PROBLEM TO SOLVE »
Return all of the lines below exactly as they are.

Stored records
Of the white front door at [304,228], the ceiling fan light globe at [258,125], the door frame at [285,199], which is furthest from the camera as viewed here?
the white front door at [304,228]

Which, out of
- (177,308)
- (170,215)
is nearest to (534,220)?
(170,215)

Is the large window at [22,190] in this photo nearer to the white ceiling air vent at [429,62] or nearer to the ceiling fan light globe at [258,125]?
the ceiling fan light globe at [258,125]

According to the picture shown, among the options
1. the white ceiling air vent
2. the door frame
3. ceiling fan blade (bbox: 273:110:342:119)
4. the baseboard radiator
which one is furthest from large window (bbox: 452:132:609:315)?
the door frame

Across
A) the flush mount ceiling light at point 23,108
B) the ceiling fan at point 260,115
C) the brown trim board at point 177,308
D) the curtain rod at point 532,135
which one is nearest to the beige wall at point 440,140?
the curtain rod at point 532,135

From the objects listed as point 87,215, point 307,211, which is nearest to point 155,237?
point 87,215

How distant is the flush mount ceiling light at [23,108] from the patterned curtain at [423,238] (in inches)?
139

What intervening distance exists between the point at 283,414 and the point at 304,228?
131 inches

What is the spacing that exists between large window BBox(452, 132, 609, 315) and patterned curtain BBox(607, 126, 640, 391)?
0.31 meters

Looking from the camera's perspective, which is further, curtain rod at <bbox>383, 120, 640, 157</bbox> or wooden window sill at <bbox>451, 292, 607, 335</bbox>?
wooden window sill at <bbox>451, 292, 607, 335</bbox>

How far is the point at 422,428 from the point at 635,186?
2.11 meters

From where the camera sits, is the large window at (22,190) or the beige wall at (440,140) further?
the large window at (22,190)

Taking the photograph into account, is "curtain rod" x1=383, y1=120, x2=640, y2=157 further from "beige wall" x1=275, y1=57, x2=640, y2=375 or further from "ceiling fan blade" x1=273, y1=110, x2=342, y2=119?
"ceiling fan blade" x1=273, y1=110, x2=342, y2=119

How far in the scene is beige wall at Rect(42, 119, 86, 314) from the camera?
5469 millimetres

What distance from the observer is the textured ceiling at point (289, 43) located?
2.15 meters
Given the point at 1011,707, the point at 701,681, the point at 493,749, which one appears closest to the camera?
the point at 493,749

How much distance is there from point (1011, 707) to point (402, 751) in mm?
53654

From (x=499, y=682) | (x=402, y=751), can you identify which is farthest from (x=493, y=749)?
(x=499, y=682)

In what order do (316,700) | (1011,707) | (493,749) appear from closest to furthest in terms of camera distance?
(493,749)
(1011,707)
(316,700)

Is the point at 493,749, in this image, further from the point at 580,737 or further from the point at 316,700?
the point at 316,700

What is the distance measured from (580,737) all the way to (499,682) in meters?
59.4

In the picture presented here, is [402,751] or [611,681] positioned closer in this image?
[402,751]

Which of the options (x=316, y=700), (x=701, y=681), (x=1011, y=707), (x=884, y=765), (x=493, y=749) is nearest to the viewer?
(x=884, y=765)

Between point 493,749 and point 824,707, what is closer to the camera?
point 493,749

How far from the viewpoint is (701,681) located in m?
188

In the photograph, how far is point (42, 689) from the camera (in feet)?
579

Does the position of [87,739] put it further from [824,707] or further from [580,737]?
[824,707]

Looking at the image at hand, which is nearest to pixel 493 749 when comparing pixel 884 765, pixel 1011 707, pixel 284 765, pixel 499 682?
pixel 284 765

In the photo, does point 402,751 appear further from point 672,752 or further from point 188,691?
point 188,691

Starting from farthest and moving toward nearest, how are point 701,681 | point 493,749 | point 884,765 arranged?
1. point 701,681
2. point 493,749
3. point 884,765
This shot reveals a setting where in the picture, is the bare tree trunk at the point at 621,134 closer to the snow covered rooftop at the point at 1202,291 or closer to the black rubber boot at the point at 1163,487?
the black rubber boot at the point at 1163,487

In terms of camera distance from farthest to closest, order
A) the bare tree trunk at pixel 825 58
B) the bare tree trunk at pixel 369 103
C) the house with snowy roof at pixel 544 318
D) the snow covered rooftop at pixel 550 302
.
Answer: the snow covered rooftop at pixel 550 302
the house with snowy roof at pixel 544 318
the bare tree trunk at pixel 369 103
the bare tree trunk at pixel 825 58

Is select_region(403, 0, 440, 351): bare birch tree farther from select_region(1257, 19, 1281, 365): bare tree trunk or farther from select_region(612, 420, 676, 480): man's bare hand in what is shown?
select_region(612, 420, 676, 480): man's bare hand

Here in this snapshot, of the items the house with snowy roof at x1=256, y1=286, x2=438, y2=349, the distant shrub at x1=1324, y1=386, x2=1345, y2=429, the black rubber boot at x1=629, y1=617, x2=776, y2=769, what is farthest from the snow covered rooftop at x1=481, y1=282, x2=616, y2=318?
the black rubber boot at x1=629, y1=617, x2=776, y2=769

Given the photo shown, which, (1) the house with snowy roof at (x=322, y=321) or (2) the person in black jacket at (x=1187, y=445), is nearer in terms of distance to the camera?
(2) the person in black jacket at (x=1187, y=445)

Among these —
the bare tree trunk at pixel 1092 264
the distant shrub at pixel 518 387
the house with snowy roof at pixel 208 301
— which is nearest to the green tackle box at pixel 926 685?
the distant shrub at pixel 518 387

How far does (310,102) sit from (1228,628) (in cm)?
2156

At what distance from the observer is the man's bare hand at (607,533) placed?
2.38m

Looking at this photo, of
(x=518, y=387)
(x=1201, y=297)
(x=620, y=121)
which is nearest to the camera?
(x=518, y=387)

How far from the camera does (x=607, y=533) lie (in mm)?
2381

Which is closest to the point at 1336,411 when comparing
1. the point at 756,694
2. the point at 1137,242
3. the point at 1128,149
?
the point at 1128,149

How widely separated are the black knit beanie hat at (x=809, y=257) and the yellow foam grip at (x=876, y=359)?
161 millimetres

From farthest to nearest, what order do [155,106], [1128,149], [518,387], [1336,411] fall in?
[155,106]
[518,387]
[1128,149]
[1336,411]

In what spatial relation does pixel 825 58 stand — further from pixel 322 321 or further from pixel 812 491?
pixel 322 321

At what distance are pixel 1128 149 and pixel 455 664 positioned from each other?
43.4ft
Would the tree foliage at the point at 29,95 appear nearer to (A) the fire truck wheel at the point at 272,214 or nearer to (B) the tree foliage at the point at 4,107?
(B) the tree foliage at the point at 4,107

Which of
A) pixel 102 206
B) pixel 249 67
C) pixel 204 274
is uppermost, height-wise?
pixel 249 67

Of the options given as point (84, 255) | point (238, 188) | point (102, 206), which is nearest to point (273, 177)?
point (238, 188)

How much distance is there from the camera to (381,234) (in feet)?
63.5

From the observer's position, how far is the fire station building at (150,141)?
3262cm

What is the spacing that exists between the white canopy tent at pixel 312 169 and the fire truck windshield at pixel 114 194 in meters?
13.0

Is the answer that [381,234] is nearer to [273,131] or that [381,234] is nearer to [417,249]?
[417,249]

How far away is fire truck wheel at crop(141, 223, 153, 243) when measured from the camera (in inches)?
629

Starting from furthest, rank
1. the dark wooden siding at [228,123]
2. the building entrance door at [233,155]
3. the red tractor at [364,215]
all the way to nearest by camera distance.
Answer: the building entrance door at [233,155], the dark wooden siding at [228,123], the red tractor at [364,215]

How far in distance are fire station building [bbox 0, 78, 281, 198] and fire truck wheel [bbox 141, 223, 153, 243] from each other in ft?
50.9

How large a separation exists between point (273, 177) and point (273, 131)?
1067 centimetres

WRITTEN RESPONSE »
Of the white front door at [304,228], the ceiling fan light globe at [258,125], the door frame at [285,199], which is furthest from the camera as viewed here?
the white front door at [304,228]

Which, out of
- (177,308)
- (170,215)
is nearest to (534,220)?
(170,215)

Is the large window at [22,190] in this photo nearer to the white ceiling air vent at [429,62] or nearer to the ceiling fan light globe at [258,125]?
the ceiling fan light globe at [258,125]

According to the picture shown, among the options
1. the white ceiling air vent
2. the door frame
3. ceiling fan blade (bbox: 273:110:342:119)
4. the baseboard radiator
which one is furthest from large window (bbox: 452:132:609:315)?
the door frame

Across
A) the flush mount ceiling light at point 23,108
B) the ceiling fan at point 260,115
C) the brown trim board at point 177,308
D) the curtain rod at point 532,135
which one is nearest to the beige wall at point 440,140?
the curtain rod at point 532,135

From the objects listed as point 87,215, point 307,211, which is nearest to point 155,237?
point 87,215

How distant is the flush mount ceiling light at [23,108] from the patterned curtain at [423,238] (in inches)?
139

What intervening distance exists between the point at 283,414 and the point at 304,228?
131 inches

What is the spacing that exists between large window BBox(452, 132, 609, 315) and patterned curtain BBox(607, 126, 640, 391)?
0.31 meters

Looking from the camera's perspective, which is further, curtain rod at <bbox>383, 120, 640, 157</bbox> or wooden window sill at <bbox>451, 292, 607, 335</bbox>?
wooden window sill at <bbox>451, 292, 607, 335</bbox>

How far is the point at 422,428 from the point at 635,186?
2.11 meters

From where the camera sits, is the large window at (22,190) or the beige wall at (440,140) further?
the large window at (22,190)

Taking the photograph into account, is "curtain rod" x1=383, y1=120, x2=640, y2=157 further from "beige wall" x1=275, y1=57, x2=640, y2=375 or further from "ceiling fan blade" x1=273, y1=110, x2=342, y2=119?
"ceiling fan blade" x1=273, y1=110, x2=342, y2=119

How far in the scene is beige wall at Rect(42, 119, 86, 314) from the camera?
5469 millimetres

What distance from the observer is the textured ceiling at point (289, 43) located?
2.15 meters
Given the point at 1011,707, the point at 701,681, the point at 493,749, which one appears closest to the camera?
the point at 493,749

How much distance is there from point (1011, 707) to point (402, 751) in mm?
53654

From (x=499, y=682) | (x=402, y=751), can you identify which is farthest from (x=493, y=749)?
(x=499, y=682)

In what order do (316,700) | (1011,707) | (493,749) appear from closest to furthest in terms of camera distance?
(493,749)
(1011,707)
(316,700)

Is the point at 493,749, in this image, further from the point at 580,737 or further from the point at 316,700?
the point at 316,700

What is the distance measured from (580,737) all the way to (499,682) in meters?
59.4

In the picture presented here, is [402,751] or [611,681] positioned closer in this image?
[402,751]

Which of the options (x=316, y=700), (x=701, y=681), (x=1011, y=707), (x=884, y=765), (x=493, y=749) is nearest to the viewer?
(x=884, y=765)

Between point 493,749 and point 824,707, what is closer to the camera?
point 493,749

How far from the viewpoint is (701,681) located in m?
188

In the photograph, how far is point (42, 689) from the camera (in feet)?
579

Does the position of [87,739] put it further from [824,707] or further from [580,737]?
[824,707]

Looking at the image at hand, which is nearest to pixel 493 749 when comparing pixel 884 765, pixel 1011 707, pixel 284 765, pixel 499 682?
pixel 284 765

In the photo, does point 402,751 appear further from point 672,752 or further from point 188,691?
point 188,691

Starting from farthest and moving toward nearest, how are point 701,681 | point 493,749 | point 884,765 arranged?
1. point 701,681
2. point 493,749
3. point 884,765
This shot reveals a setting where in the picture, is the bare tree trunk at the point at 621,134 closer to the snow covered rooftop at the point at 1202,291 or closer to the black rubber boot at the point at 1163,487?
the black rubber boot at the point at 1163,487

In terms of camera distance from farthest to closest, order
A) the bare tree trunk at pixel 825 58
B) the bare tree trunk at pixel 369 103
C) the house with snowy roof at pixel 544 318
D) the snow covered rooftop at pixel 550 302
.
Answer: the snow covered rooftop at pixel 550 302
the house with snowy roof at pixel 544 318
the bare tree trunk at pixel 369 103
the bare tree trunk at pixel 825 58

Is select_region(403, 0, 440, 351): bare birch tree farther from select_region(1257, 19, 1281, 365): bare tree trunk or farther from select_region(612, 420, 676, 480): man's bare hand in what is shown?
select_region(612, 420, 676, 480): man's bare hand

Here in this snapshot, of the items the house with snowy roof at x1=256, y1=286, x2=438, y2=349, the distant shrub at x1=1324, y1=386, x2=1345, y2=429, the black rubber boot at x1=629, y1=617, x2=776, y2=769, what is farthest from the snow covered rooftop at x1=481, y1=282, x2=616, y2=318?
the black rubber boot at x1=629, y1=617, x2=776, y2=769

Given the photo shown, which, (1) the house with snowy roof at (x=322, y=321) or (2) the person in black jacket at (x=1187, y=445), is nearer in terms of distance to the camera?
(2) the person in black jacket at (x=1187, y=445)

Among these —
the bare tree trunk at pixel 1092 264
the distant shrub at pixel 518 387
the house with snowy roof at pixel 208 301
— which is nearest to the green tackle box at pixel 926 685?
the distant shrub at pixel 518 387

How far does (310,102) sit from (1228,628) (in cm)?
2156

At what distance from the observer is the man's bare hand at (607,533) placed?
2.38m

Looking at this photo, of
(x=518, y=387)
(x=1201, y=297)
(x=620, y=121)
which is nearest to the camera?
(x=518, y=387)

How far from the camera does (x=607, y=533) lie (in mm)?
2381

Which is closest to the point at 1336,411 when comparing
1. the point at 756,694
2. the point at 1137,242
3. the point at 1128,149
?
the point at 1128,149

How widely separated are the black knit beanie hat at (x=809, y=257) and the yellow foam grip at (x=876, y=359)?
161 millimetres

From farthest to nearest, what order do [155,106], [1128,149], [518,387], [1336,411] fall in?
[155,106]
[518,387]
[1128,149]
[1336,411]

In what spatial relation does pixel 825 58 stand — further from pixel 322 321 or further from pixel 812 491?
pixel 322 321

At what distance are pixel 1128 149 and pixel 455 664 positioned from each other?
43.4ft
Would the tree foliage at the point at 29,95 appear nearer to (A) the fire truck wheel at the point at 272,214 or nearer to (B) the tree foliage at the point at 4,107?
(B) the tree foliage at the point at 4,107

Which of
A) pixel 102 206
B) pixel 249 67
C) pixel 204 274
is uppermost, height-wise?
pixel 249 67

Of the options given as point (84, 255) | point (238, 188) | point (102, 206), which is nearest to point (273, 177)?
point (238, 188)

How much distance is there from the camera to (381,234) (in feet)?
63.5

From the observer's position, how far is the fire station building at (150,141)?
3262cm

What is the spacing that exists between the white canopy tent at pixel 312 169 and the fire truck windshield at pixel 114 194 in meters?
13.0

Is the answer that [381,234] is nearer to [273,131] or that [381,234] is nearer to [417,249]?
[417,249]

How far away is fire truck wheel at crop(141, 223, 153, 243) when measured from the camera (in inches)?
629

Starting from furthest, rank
1. the dark wooden siding at [228,123]
2. the building entrance door at [233,155]
3. the red tractor at [364,215]
all the way to nearest by camera distance.
Answer: the building entrance door at [233,155], the dark wooden siding at [228,123], the red tractor at [364,215]

How far in distance are fire station building [bbox 0, 78, 281, 198] and fire truck wheel [bbox 141, 223, 153, 243] from each other in ft?
50.9

How large a separation exists between point (273, 177) and point (273, 131)?
1067 centimetres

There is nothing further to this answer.